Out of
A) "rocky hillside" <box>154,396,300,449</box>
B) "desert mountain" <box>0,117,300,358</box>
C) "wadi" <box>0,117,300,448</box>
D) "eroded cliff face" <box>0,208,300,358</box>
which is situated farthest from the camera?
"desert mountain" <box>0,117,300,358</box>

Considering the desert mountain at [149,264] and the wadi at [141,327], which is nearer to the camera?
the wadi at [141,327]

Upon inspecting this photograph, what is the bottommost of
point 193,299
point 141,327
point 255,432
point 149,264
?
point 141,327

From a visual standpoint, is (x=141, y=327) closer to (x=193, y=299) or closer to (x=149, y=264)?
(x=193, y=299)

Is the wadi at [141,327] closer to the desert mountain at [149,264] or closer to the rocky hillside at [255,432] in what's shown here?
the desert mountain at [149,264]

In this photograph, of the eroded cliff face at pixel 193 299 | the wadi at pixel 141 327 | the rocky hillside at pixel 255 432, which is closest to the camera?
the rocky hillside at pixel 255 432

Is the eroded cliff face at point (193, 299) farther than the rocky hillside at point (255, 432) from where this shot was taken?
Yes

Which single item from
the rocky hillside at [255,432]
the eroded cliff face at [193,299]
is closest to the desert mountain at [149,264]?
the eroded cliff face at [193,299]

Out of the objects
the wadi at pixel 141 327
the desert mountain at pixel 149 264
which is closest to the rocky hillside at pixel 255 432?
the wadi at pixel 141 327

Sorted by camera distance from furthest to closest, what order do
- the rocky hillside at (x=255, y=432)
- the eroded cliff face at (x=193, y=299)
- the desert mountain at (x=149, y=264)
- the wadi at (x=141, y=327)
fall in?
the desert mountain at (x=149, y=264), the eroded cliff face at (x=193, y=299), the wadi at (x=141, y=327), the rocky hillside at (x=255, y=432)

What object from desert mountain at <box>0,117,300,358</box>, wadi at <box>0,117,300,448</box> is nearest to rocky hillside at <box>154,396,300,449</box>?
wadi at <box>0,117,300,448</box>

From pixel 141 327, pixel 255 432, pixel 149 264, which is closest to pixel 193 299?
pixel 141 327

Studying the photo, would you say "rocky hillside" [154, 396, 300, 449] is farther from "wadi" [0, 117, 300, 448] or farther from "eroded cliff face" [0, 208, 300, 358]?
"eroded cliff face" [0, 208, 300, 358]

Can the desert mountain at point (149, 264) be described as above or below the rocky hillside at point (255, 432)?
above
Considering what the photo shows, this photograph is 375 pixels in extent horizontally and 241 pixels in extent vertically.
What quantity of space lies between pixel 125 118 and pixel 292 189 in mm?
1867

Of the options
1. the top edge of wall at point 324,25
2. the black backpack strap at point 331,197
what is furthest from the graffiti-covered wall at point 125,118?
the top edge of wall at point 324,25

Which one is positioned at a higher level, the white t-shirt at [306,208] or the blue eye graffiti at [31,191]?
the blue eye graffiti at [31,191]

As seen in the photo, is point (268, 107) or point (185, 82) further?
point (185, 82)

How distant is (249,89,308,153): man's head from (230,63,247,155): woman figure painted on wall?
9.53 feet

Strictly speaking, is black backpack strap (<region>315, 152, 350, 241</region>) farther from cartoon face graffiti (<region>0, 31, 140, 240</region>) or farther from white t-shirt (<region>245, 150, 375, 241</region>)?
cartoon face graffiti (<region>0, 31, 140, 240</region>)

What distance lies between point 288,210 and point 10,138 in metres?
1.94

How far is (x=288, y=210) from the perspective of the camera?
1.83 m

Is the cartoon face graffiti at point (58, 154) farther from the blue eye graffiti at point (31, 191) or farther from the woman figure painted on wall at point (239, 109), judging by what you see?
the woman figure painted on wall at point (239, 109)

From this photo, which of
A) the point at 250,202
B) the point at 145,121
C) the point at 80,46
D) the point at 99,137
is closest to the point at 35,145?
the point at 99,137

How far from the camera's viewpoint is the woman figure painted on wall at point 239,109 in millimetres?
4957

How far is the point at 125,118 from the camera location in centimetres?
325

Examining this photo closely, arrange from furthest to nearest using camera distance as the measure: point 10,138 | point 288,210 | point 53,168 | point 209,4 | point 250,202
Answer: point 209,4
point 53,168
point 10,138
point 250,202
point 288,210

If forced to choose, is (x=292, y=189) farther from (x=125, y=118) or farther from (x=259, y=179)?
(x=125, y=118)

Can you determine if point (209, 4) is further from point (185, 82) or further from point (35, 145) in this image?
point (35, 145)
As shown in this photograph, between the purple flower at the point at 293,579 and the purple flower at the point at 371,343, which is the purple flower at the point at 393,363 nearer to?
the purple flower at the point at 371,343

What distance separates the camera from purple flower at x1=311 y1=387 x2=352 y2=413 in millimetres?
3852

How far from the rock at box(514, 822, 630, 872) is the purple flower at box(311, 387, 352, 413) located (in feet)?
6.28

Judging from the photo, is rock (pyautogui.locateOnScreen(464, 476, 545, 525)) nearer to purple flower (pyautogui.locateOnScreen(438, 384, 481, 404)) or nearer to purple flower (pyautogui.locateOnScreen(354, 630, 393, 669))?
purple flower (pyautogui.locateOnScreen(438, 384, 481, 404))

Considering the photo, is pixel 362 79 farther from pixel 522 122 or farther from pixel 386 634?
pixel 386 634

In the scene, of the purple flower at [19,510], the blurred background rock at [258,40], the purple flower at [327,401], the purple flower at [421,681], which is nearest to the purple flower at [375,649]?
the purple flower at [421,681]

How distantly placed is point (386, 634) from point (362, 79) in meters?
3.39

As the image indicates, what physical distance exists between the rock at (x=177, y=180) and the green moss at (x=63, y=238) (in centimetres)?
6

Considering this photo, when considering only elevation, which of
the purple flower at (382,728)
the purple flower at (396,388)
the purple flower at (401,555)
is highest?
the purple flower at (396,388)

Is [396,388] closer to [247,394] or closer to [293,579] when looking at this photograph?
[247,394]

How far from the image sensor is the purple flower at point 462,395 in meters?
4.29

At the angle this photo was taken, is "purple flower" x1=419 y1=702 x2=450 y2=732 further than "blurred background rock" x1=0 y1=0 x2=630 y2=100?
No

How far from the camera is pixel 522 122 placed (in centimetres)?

+--

- Job
Turn every line of the entries above into a JSON list of strings, one string per line, leaving out blank lines.

- Output for this exercise
[
  "Out of",
  "A) \"rocky hillside\" <box>154,396,300,449</box>",
  "B) \"desert mountain\" <box>0,117,300,358</box>",
  "C) \"wadi\" <box>0,117,300,448</box>",
  "D) \"eroded cliff face\" <box>0,208,300,358</box>",
  "which is situated farthest from the camera?",
  "\"desert mountain\" <box>0,117,300,358</box>",
  "Considering the desert mountain at [149,264] and the wadi at [141,327], which is nearer to the camera?",
  "the wadi at [141,327]",
  "Upon inspecting this photograph, what is the bottommost of",
  "point 193,299",
  "point 141,327",
  "point 255,432",
  "point 149,264",
  "?",
  "point 141,327",
  "From a visual standpoint, is (x=141, y=327) closer to (x=193, y=299) or closer to (x=149, y=264)?",
  "(x=193, y=299)",
  "Is the wadi at [141,327] closer to the desert mountain at [149,264] or closer to the rocky hillside at [255,432] in what's shown here?",
  "the desert mountain at [149,264]",
  "In this photograph, of the eroded cliff face at pixel 193 299 | the wadi at pixel 141 327 | the rocky hillside at pixel 255 432, which is closest to the camera?",
  "the rocky hillside at pixel 255 432",
  "Is the eroded cliff face at point (193, 299) farther than the rocky hillside at point (255, 432) from where this shot was taken?",
  "Yes",
  "Which single item from",
  "the rocky hillside at [255,432]",
  "the eroded cliff face at [193,299]",
  "is closest to the desert mountain at [149,264]?",
  "the eroded cliff face at [193,299]",
  "Out of the objects",
  "the wadi at pixel 141 327",
  "the desert mountain at pixel 149 264",
  "which is closest to the rocky hillside at pixel 255 432?",
  "the wadi at pixel 141 327",
  "Sorted by camera distance from furthest to closest, what order do",
  "- the rocky hillside at (x=255, y=432)",
  "- the eroded cliff face at (x=193, y=299)",
  "- the desert mountain at (x=149, y=264)",
  "- the wadi at (x=141, y=327)",
  "fall in?",
  "the desert mountain at (x=149, y=264), the eroded cliff face at (x=193, y=299), the wadi at (x=141, y=327), the rocky hillside at (x=255, y=432)",
  "What object from desert mountain at <box>0,117,300,358</box>, wadi at <box>0,117,300,448</box> is nearest to rocky hillside at <box>154,396,300,449</box>?",
  "wadi at <box>0,117,300,448</box>",
  "From pixel 141 327, pixel 255 432, pixel 149 264, which is closest to pixel 193 299?",
  "pixel 141 327",
  "Studying the photo, would you say \"rocky hillside\" [154, 396, 300, 449] is farther from \"wadi\" [0, 117, 300, 448] or farther from \"eroded cliff face\" [0, 208, 300, 358]?",
  "\"eroded cliff face\" [0, 208, 300, 358]",
  "Can the desert mountain at point (149, 264) be described as above or below the rocky hillside at point (255, 432)?",
  "above",
  "Considering what the photo shows, this photograph is 375 pixels in extent horizontally and 241 pixels in extent vertically.",
  "What quantity of space lies between pixel 125 118 and pixel 292 189 in mm?",
  "1867",
  "Of the options",
  "1. the top edge of wall at point 324,25",
  "2. the black backpack strap at point 331,197",
  "what is furthest from the graffiti-covered wall at point 125,118?",
  "the top edge of wall at point 324,25",
  "Which one is positioned at a higher level, the white t-shirt at [306,208] or the blue eye graffiti at [31,191]?",
  "the blue eye graffiti at [31,191]",
  "As seen in the photo, is point (268, 107) or point (185, 82) further?",
  "point (185, 82)",
  "How distant is (249,89,308,153): man's head from (230,63,247,155): woman figure painted on wall?",
  "9.53 feet",
  "Strictly speaking, is black backpack strap (<region>315, 152, 350, 241</region>) farther from cartoon face graffiti (<region>0, 31, 140, 240</region>) or farther from white t-shirt (<region>245, 150, 375, 241</region>)?",
  "cartoon face graffiti (<region>0, 31, 140, 240</region>)",
  "What distance lies between point 288,210 and point 10,138 in metres?",
  "1.94",
  "How far is (x=288, y=210) from the perspective of the camera?",
  "1.83 m",
  "Is the cartoon face graffiti at point (58, 154) farther from the blue eye graffiti at point (31, 191) or farther from the woman figure painted on wall at point (239, 109), judging by what you see?",
  "the woman figure painted on wall at point (239, 109)",
  "From this photo, which of",
  "A) the point at 250,202",
  "B) the point at 145,121",
  "C) the point at 80,46",
  "D) the point at 99,137",
  "is closest to the point at 35,145?",
  "the point at 99,137",
  "How far from the camera's viewpoint is the woman figure painted on wall at point 239,109 in millimetres?",
  "4957",
  "How far is the point at 125,118 from the camera location in centimetres?",
  "325",
  "Examining this photo closely, arrange from furthest to nearest using camera distance as the measure: point 10,138 | point 288,210 | point 53,168 | point 209,4 | point 250,202",
  "Answer: point 209,4",
  "point 53,168",
  "point 10,138",
  "point 250,202",
  "point 288,210",
  "If forced to choose, is (x=292, y=189) farther from (x=125, y=118) or farther from (x=259, y=179)?",
  "(x=125, y=118)",
  "Can you determine if point (209, 4) is further from point (185, 82) or further from point (35, 145) in this image?",
  "point (35, 145)",
  "As shown in this photograph, between the purple flower at the point at 293,579 and the purple flower at the point at 371,343, which is the purple flower at the point at 393,363 nearer to?",
  "the purple flower at the point at 371,343",
  "What distance separates the camera from purple flower at x1=311 y1=387 x2=352 y2=413 in millimetres?",
  "3852",
  "How far from the rock at box(514, 822, 630, 872) is the purple flower at box(311, 387, 352, 413) located (in feet)?",
  "6.28",
  "Judging from the photo, is rock (pyautogui.locateOnScreen(464, 476, 545, 525)) nearer to purple flower (pyautogui.locateOnScreen(438, 384, 481, 404)) or nearer to purple flower (pyautogui.locateOnScreen(354, 630, 393, 669))?",
  "purple flower (pyautogui.locateOnScreen(438, 384, 481, 404))",
  "Considering the photo, is pixel 362 79 farther from pixel 522 122 or farther from pixel 386 634?",
  "pixel 386 634",
  "In the scene, of the purple flower at [19,510], the blurred background rock at [258,40], the purple flower at [327,401], the purple flower at [421,681], which is nearest to the purple flower at [375,649]?",
  "the purple flower at [421,681]",
  "How distantly placed is point (386, 634) from point (362, 79) in meters?",
  "3.39",
  "As the image indicates, what physical distance exists between the rock at (x=177, y=180) and the green moss at (x=63, y=238) (in centimetres)?",
  "6",
  "Considering this photo, when considering only elevation, which of",
  "the purple flower at (382,728)",
  "the purple flower at (396,388)",
  "the purple flower at (401,555)",
  "is highest?",
  "the purple flower at (396,388)",
  "Is [396,388] closer to [247,394] or closer to [293,579] when looking at this photograph?",
  "[247,394]",
  "How far from the image sensor is the purple flower at point 462,395 in meters?",
  "4.29",
  "At the angle this photo was taken, is \"purple flower\" x1=419 y1=702 x2=450 y2=732 further than \"blurred background rock\" x1=0 y1=0 x2=630 y2=100?",
  "No",
  "How far from the camera is pixel 522 122 placed (in centimetres)?"
]